◆ **Selected excerpt**
──────
The real way to avoid this kind of identity fraud is to be aware of your accounts and that means facing your statements. Sorry, but I really think this is what scares people.

The poll that claimed “1 in 5 would rather break a bone than have their identity stolen” might really read…than do their filing and understand their finances.

Let’s consider the actual identity theft of your credit card number. The hassle of talking to credit card companies and changing a bunch of your passwords and setting up new accounts is daunting. Even so, most institutions will not hold a consumer responsible for credit card fraud, so the hassle is not usually financial. This particular nightmare does not come out of your garbage can or recycling.

In order to get into an account like that an identity thief needs more than your account number from a statement.  They need other personal information as well as your password. When it does happen it is initiated somewhere else. If you personally know someone that suffered for months due to such fraud, my question will be: were they keeping track of their accounts? Is there any real link between their discarded mail and this attack? Even if you and your neighbors see someone hijacking mail boxes, has there ever been a real event that you can trace to this activity?

Yes, it’s creepy but unlikely to be the source of actual identity theft.

But it’s a lot more popular to worry about bad people getting hold of your utility bills.  I know that this can happen, and a true evil master mind might be able to piece together some juicy stuff from your garbage, but consider: this is a small percentage of the issue, and you risk a lot more when you get into your car every day.
──────
(Source records)
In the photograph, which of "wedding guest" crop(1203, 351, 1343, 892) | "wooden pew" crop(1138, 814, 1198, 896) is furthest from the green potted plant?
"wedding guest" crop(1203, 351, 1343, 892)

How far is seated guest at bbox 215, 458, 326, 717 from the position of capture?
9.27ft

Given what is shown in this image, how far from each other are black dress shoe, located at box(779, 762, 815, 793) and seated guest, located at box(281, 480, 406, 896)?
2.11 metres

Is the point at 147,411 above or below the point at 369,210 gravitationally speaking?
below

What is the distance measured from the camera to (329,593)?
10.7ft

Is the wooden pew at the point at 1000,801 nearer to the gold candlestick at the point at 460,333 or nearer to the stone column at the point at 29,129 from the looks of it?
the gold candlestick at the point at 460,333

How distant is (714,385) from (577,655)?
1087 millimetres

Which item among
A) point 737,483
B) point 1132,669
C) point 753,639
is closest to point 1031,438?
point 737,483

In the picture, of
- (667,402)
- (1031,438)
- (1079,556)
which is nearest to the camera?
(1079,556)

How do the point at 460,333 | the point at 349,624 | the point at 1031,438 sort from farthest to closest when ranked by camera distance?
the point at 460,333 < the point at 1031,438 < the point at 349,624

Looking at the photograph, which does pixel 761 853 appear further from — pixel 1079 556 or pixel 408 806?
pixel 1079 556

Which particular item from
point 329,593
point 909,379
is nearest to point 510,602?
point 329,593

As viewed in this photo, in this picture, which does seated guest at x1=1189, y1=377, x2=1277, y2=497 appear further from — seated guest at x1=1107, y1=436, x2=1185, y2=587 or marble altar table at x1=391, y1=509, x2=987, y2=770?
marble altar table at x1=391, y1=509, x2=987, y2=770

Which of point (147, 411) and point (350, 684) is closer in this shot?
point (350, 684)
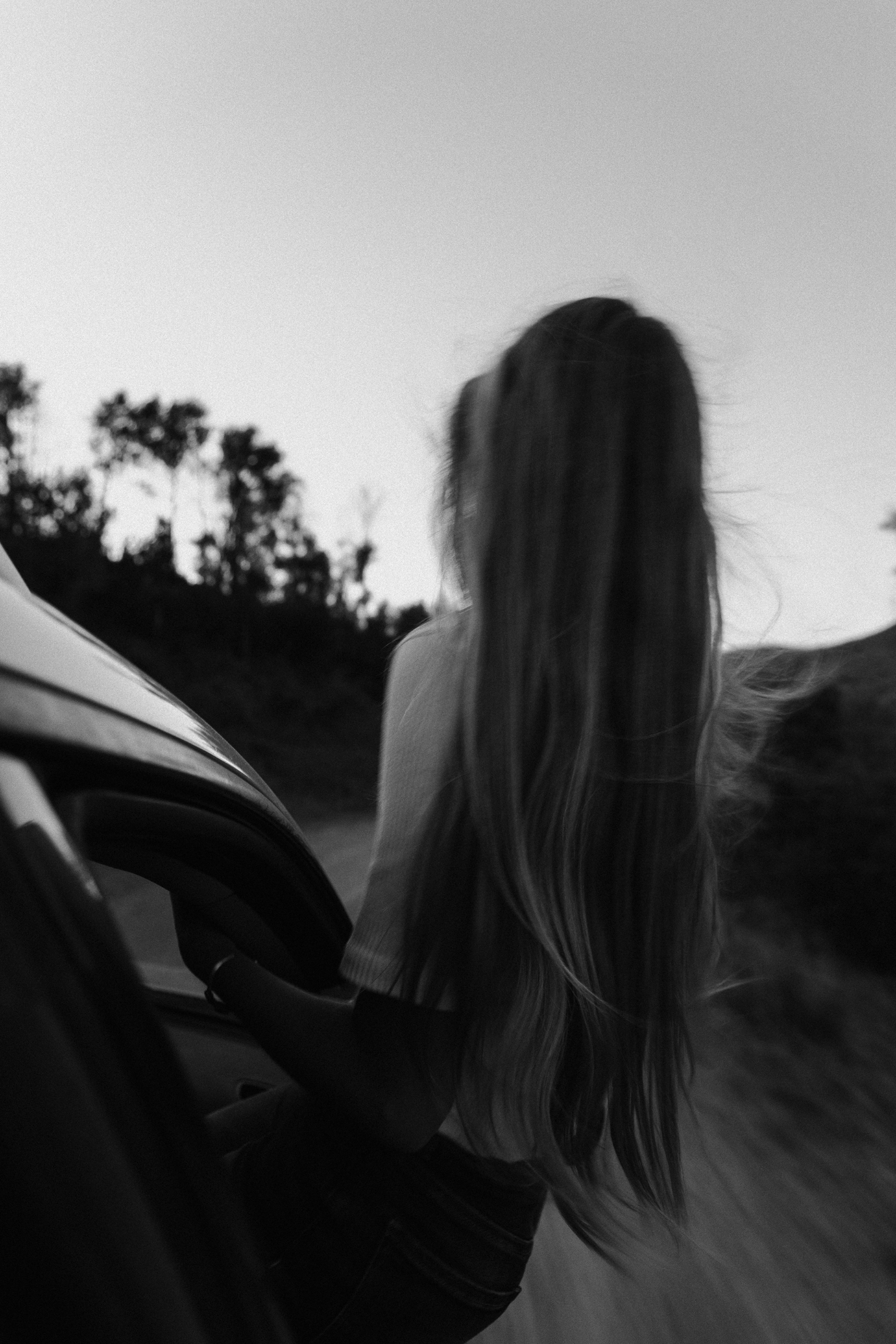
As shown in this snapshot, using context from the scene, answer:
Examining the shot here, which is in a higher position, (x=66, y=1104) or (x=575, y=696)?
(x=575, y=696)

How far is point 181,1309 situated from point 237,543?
──────
◆ **What you need to do**
Please answer from the excerpt on identity theft: besides the account number from a statement, what does an identity thief need to get into an account? The source records aren't needed for this.

◆ **Reply to the task**
Other personal information and your password.